** Exercise data **
◆ ◆ ◆

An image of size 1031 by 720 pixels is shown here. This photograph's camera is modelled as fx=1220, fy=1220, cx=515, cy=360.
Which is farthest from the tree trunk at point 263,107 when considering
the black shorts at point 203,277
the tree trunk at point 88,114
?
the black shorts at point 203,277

◆ ◆ ◆

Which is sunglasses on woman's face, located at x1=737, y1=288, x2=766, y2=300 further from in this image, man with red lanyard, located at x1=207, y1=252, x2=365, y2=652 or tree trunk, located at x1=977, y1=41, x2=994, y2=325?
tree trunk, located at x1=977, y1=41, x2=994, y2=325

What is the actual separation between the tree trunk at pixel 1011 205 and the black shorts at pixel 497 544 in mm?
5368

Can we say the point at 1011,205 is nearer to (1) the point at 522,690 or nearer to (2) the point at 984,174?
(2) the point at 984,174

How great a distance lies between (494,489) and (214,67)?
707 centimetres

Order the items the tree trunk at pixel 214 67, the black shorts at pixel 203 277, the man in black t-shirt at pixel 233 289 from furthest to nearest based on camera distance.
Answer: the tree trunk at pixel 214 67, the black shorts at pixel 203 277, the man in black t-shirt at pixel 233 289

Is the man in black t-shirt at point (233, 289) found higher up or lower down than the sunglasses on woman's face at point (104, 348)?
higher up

◆ ◆ ◆

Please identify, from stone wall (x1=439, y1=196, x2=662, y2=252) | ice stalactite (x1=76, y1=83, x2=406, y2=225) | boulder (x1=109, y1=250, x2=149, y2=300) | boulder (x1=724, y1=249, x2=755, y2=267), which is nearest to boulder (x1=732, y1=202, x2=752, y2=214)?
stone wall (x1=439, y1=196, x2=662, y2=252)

◆ ◆ ◆

** Work to do **
Reproduce the data above verbatim, starting at the line that contains "What is the" and ending at the line that contains "707 centimetres", with both of those lines included.

** Answer for the task **
What is the actual separation between the tree trunk at pixel 1011 205 and the black shorts at pixel 497 544 in mm?
5368

Can we say the point at 1011,205 is nearer to (1) the point at 522,690 or nearer to (2) the point at 984,174?
(2) the point at 984,174

How great a distance lies between (494,489) and (214,67)?
707 centimetres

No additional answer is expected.